### Prompt 1
Please copy the stretch of records from the line containing "the chart? Nikt" through the line containing "How many years are shown on the x axis? 8", both included, and omit the pictures.

------ Text block

So hot right now: booming foreign investment in data centres faces regulatory heat (Part 3)
Introduction
More than ever before, cloud computing underpins almost every aspect of our daily lives. It comes as no surprise that data centres are a ‘hot’ asset for investors. This mini-series of blog posts continues our deep dive into the distinctive positions taken in jurisdictions across the globe for this ‘hot’ asset class and offers some practical tips for investors facing foreign investment reviews.
In our first post, we considered the approaches taken in the U.S., EU and UK, while our second post examined the distinctive approaches taken by authorities in Australia and Asia.
In the third instalment of this series, we explore two jurisdictions – Canada and New Zealand – where recent developments in national security laws could bring foreign investment in data centres under even closer scrutiny.
Canada
There has been an influx of investment by foreign investors….
Data centres continue to be a growing market in Canada, with an estimated investment of USD$3 billion in 2020 and expected growth of over 10% between 2021 and 2026. As of 2022, Canada has around 324 data centres and is ranked 5th globally for the number of data centres.

------------
------ Data records

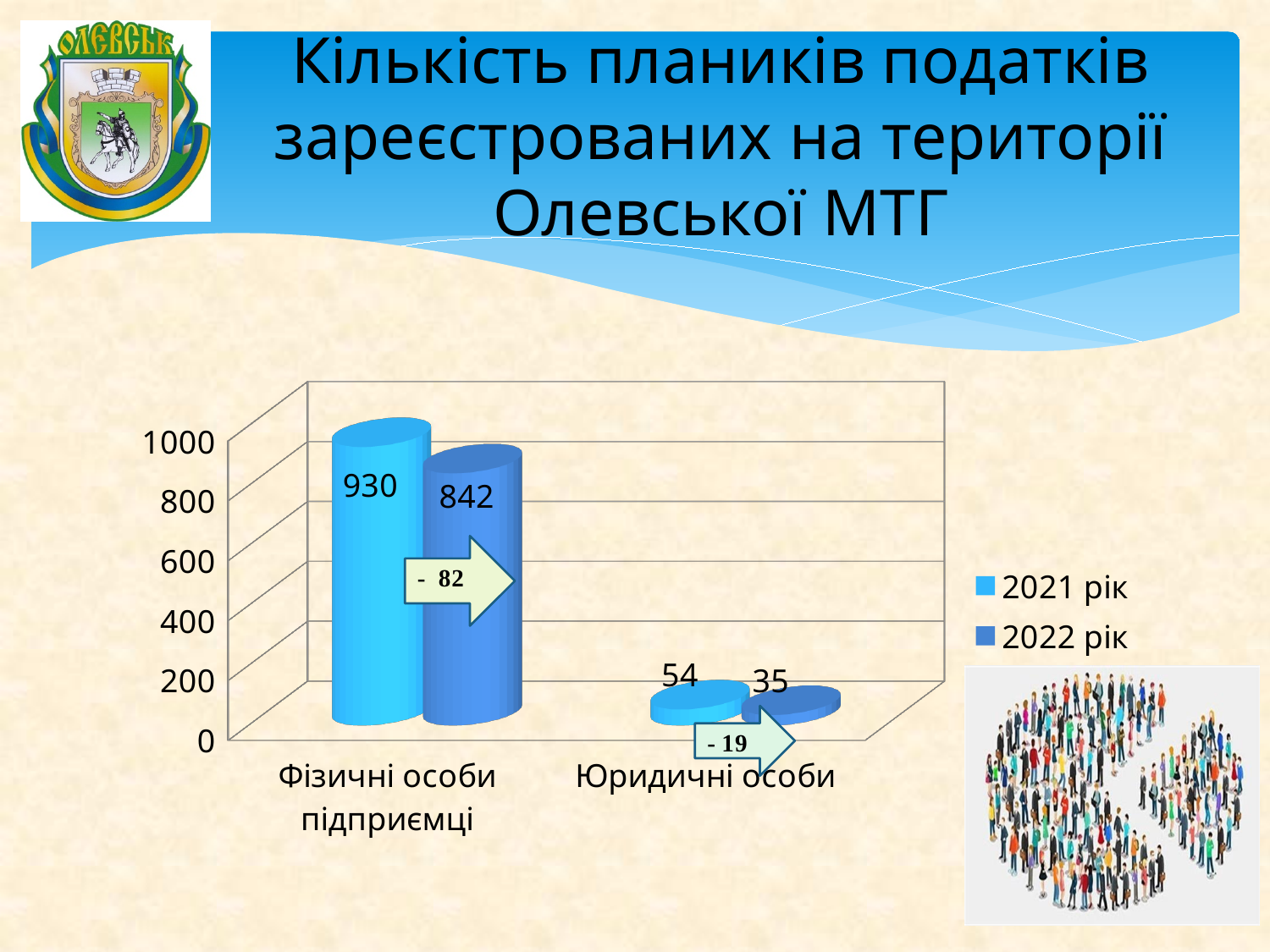
Which is larger for Юридичні особи: the 2021 рік value or the 2022 рік value? 2021 рік Which category has the highest value in 2021 рік? Фізичні особи підприємці Which category has the lowest value in 2022 рік? Юридичні особи What is the value for Юридичні особи in 2021 рік? 54 What is the difference between the 2021 рік and 2022 рік values for Фізичні особи підприємці? 88 What is the value for Юридичні особи in 2022 рік? 35 How many categories are shown on the x axis? 2 What kind of chart is shown on the slide? Bar chart What is the difference between the 2021 рік and 2022 рік values for Юридичні особи? 19 What is the value for Фізичні особи підприємці in 2021 рік? 930 How many series does the legend list? 2 What is the value for Фізичні особи підприємці in 2022 рік? 842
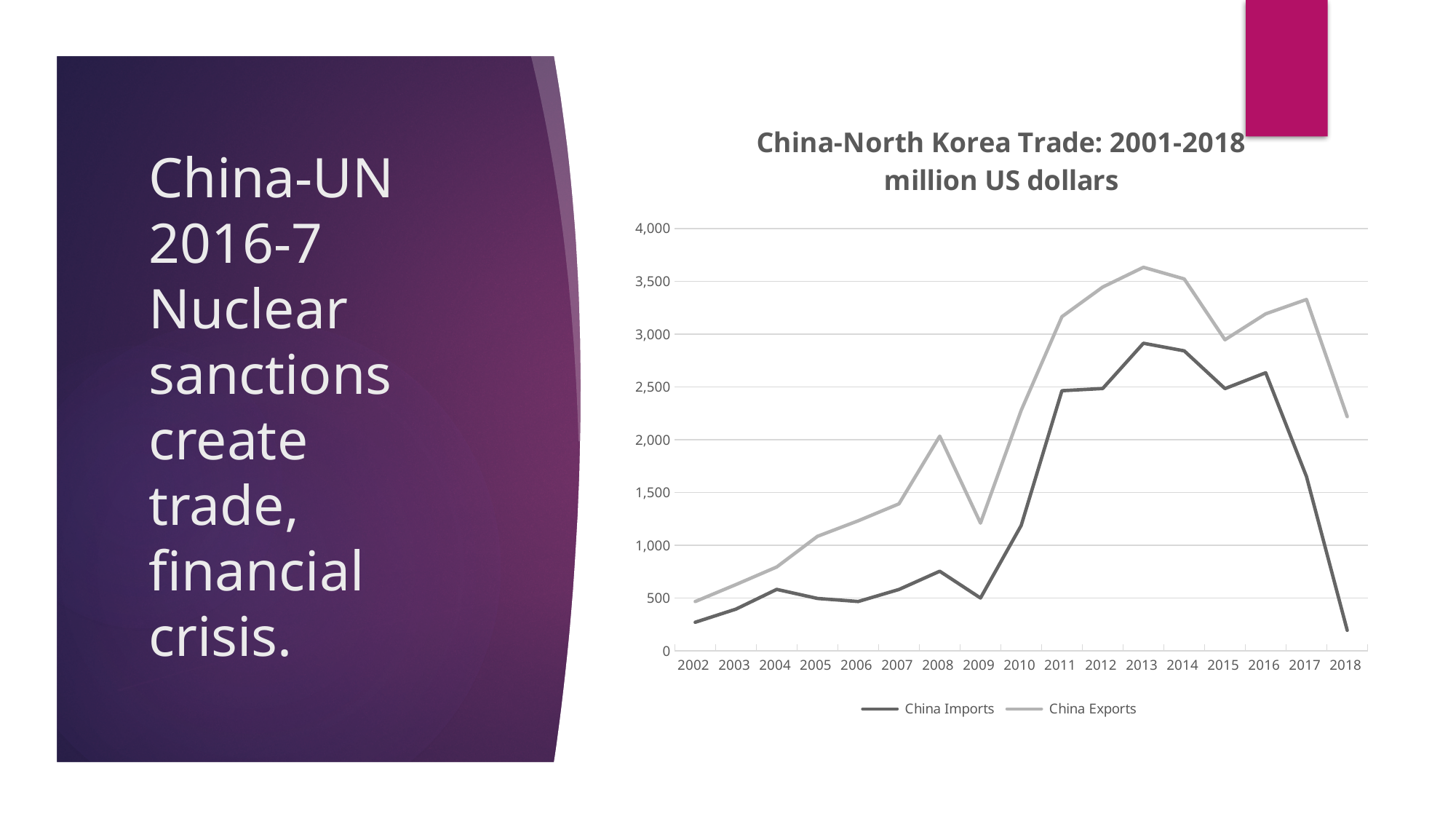
Is the value for China Exports in 2013 greater or less than 3,500? greater In which year is China Exports at its lowest value? 2002 Which is larger for China Imports: the value in 2010 or the value in 2011? 2011 Does China Imports rise or fall from 2016 to 2018? fall How many years are plotted along the x axis? 17 What kind of chart is shown on the slide? line chart What is the title of the chart? China-North Korea Trade: 2001-2018 million US dollars In which year does China Exports reach its highest value? 2013 Is the value for China Imports in 2011 greater or less than 2,000? greater How many series does the legend list? 2 Is the value for China Imports in 2018 greater or less than 500? less In 2008, which is larger: China Imports or China Exports? China Exports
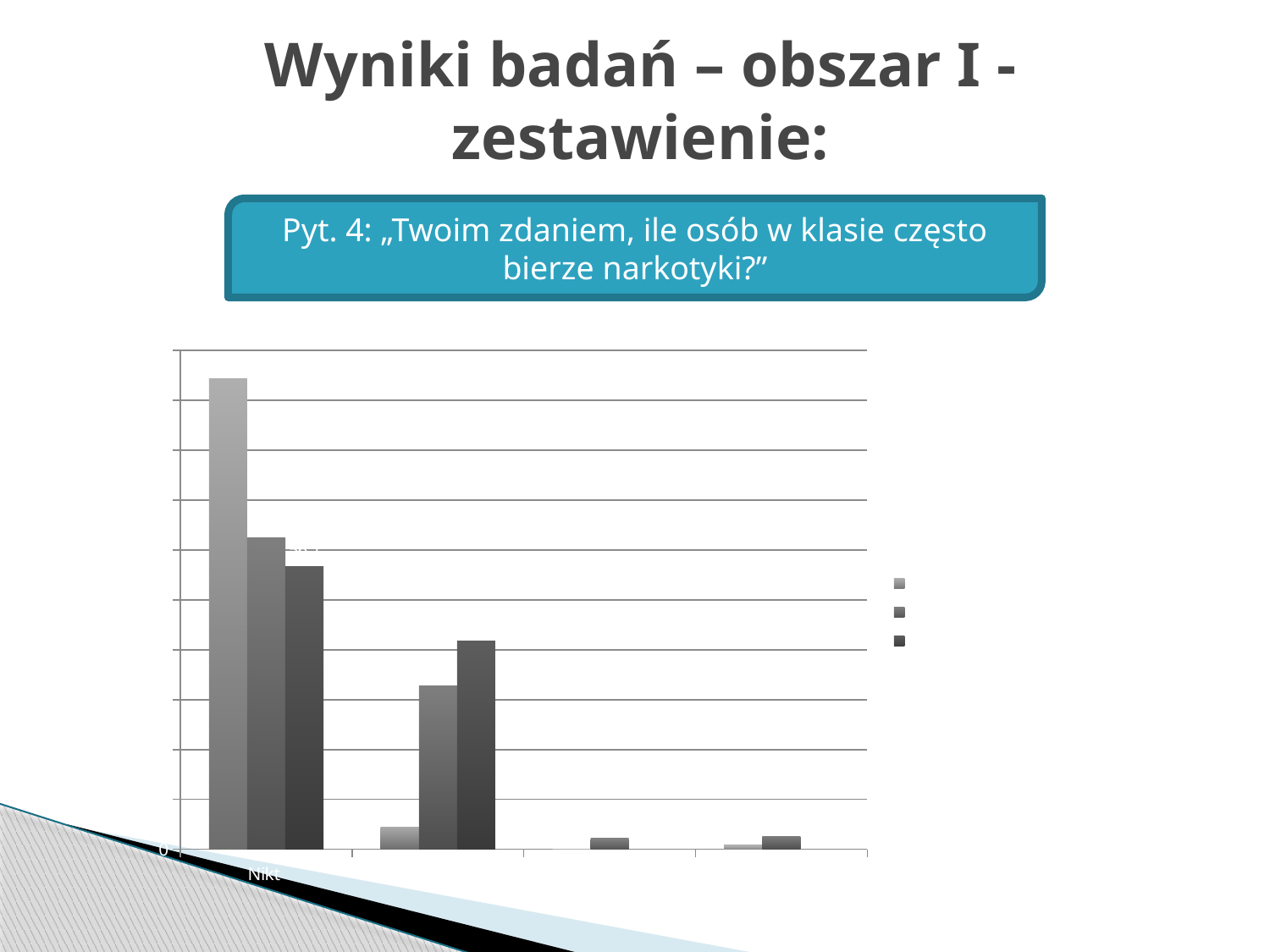
For the category "Nikt", is the lightest grey bar taller or shorter than the darkest grey bar? taller How many category groups are plotted along the x axis? 4 For the category "Nikt", which series has the highest bar: the lightest grey, the medium grey, or the darkest grey? the lightest grey What value is shown at the bottom of the vertical axis? 0 What kind of chart is shown on the slide? bar chart How many series does the legend list? 3 What is the label of the first category on the x axis? Nikt Do the values of the lightest grey series rise or fall moving from the first category to the last along the x axis? fall Which category has the tallest bar in the chart? Nikt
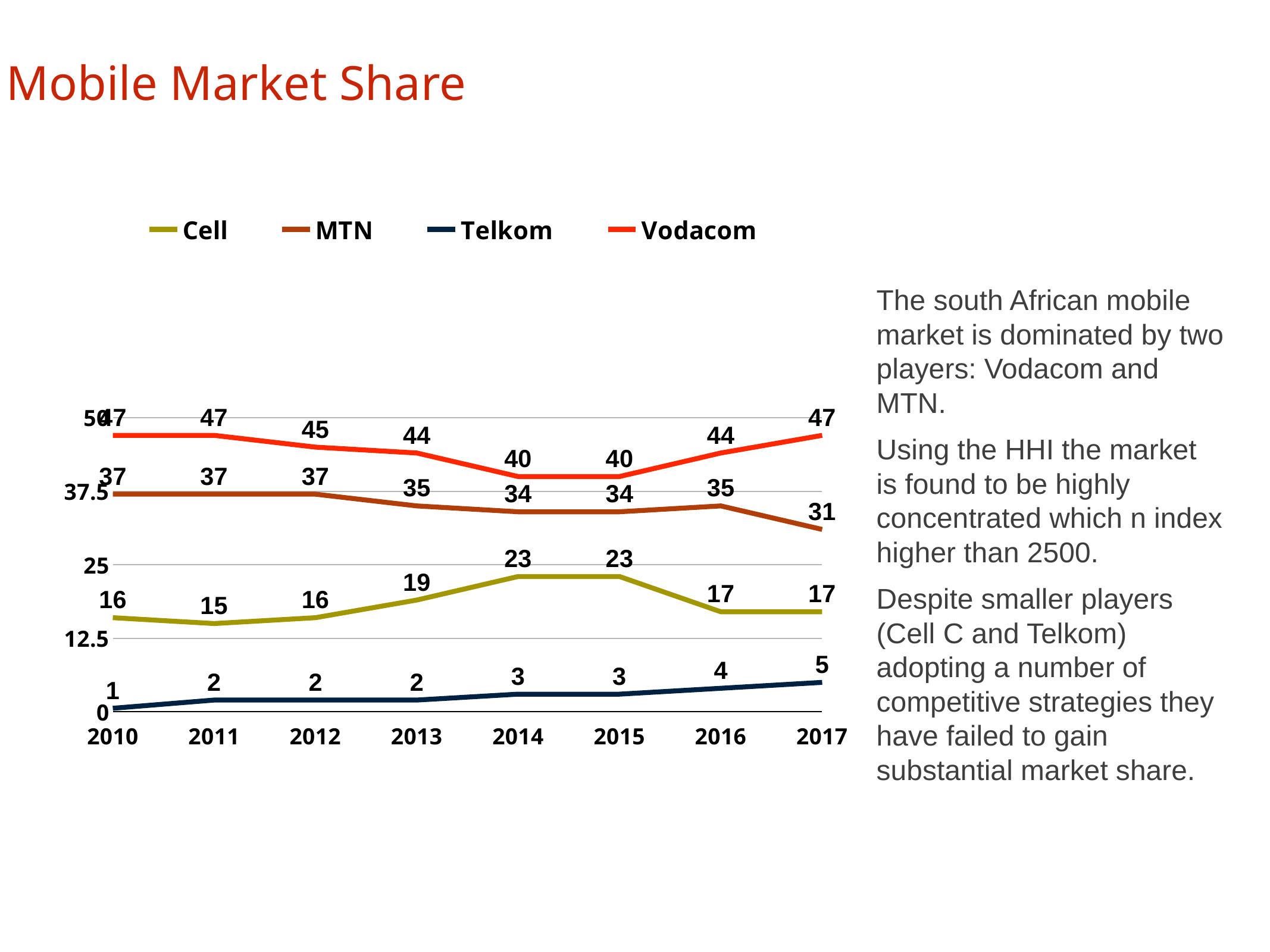
How many years are shown on the x axis? 8 Which is larger in 2012, Cell or MTN? MTN What is the value for Vodacom in 2014? 40 What is the value for Cell in 2013? 19 How many series does the legend list? 4 What kind of chart is shown on the slide? line chart In which year is the MTN series at its lowest value? 2017 Does the Telkom series rise or fall from 2010 to 2017? rise What is the difference between Vodacom and MTN in 2017? 16 In which year is the Cell series at its highest value? 2014 and 2015 What is the value for MTN in 2017? 31 What is the value for Telkom in 2016? 4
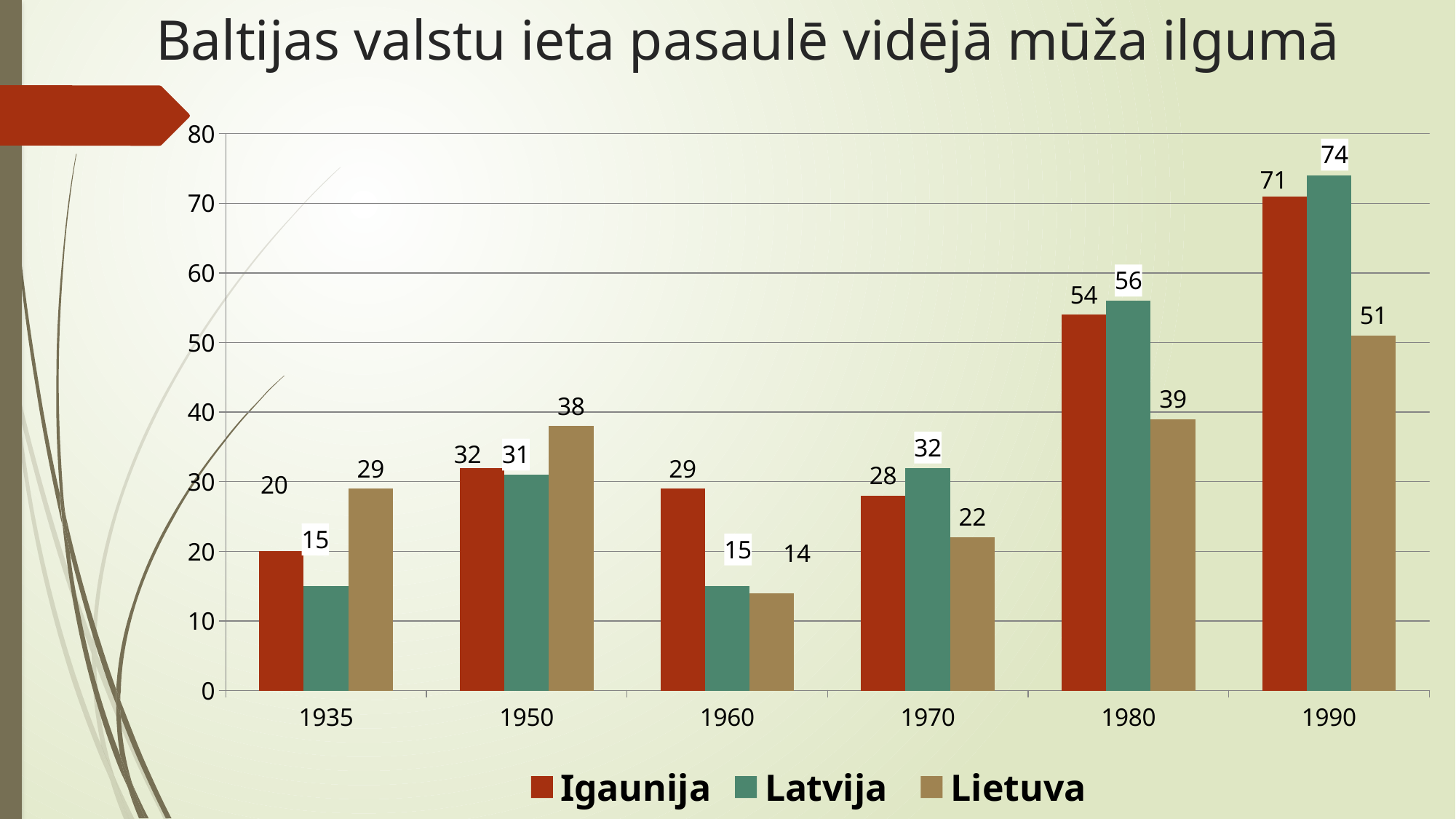
What is the value for Igaunija in 1960? 29 How many series does the legend list? 3 Which year has the lowest value for Lietuva? 1960 In 1935, which is larger: the value for Igaunija or the value for Latvija? Igaunija What is the title of the chart? Baltijas valstu ieta pasaulē vidējā mūža ilgumā What kind of chart is shown on the slide? bar chart Which year has the highest value for Igaunija? 1990 Is the value for Lietuva in 1990 greater or less than 40? greater What is the value for Latvija in 1990? 74 What is the value for Lietuva in 1950? 38 How many years are shown on the x axis? 6 What is the difference between the Latvija and Lietuva values in 1980? 17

------------

### Prompt 2
Supply what follows in the blog post on foreign investment in data centres, picking up after its final sentence.

### Answer box 1
For the category "Nikt", is the lightest grey bar taller or shorter than the darkest grey bar? taller How many category groups are plotted along the x axis? 4 For the category "Nikt", which series has the highest bar: the lightest grey, the medium grey, or the darkest grey? the lightest grey What value is shown at the bottom of the vertical axis? 0 What kind of chart is shown on the slide? bar chart How many series does the legend list? 3 What is the label of the first category on the x axis? Nikt Do the values of the lightest grey series rise or fall moving from the first category to the last along the x axis? fall Which category has the tallest bar in the chart? Nikt
How many years are shown on the x axis? 8 Which is larger in 2012, Cell or MTN? MTN What is the value for Vodacom in 2014? 40 What is the value for Cell in 2013? 19 How many series does the legend list? 4 What kind of chart is shown on the slide? line chart In which year is the MTN series at its lowest value? 2017 Does the Telkom series rise or fall from 2010 to 2017? rise What is the difference between Vodacom and MTN in 2017? 16 In which year is the Cell series at its highest value? 2014 and 2015 What is the value for MTN in 2017? 31 What is the value for Telkom in 2016? 4

### Answer box 2
… but government intervention in relation to foreign investment remains possible, even for greenfield investments
Under the Investment Canada Act, establishment of a new business attracts scrutiny under national security rules in the same way as M&A activity. Recent Guidelines list “next generation computing and digital infrastructure” as sensitive technology, making it clear that data centres fall within the scope of the government’s national security focus, particularly where the investor has other risk factors.
The recent China Mobile International (CMI) case illustrates just how these rules can play out in practice. After operating for five years in Canada, CMI was ordered to divest or shut down its Canadian operations because of national security concerns. CMI has challenged the order, but the judicial review hearing was not able to be scheduled prior to the compliance deadline, so CMI ceased operations in Canada in January this year.
The reason divestment was ordered so long after CMI established its business is that CMI failed to file the required notification when it made the greenfield investment in 2016. It only filed after it was contacted by the government in 2020. Once CMI filed, the government was able to carry out its national security review and ultimately order CMI to unwind or divest its business – despite CMI having operated in Canada for the past four years.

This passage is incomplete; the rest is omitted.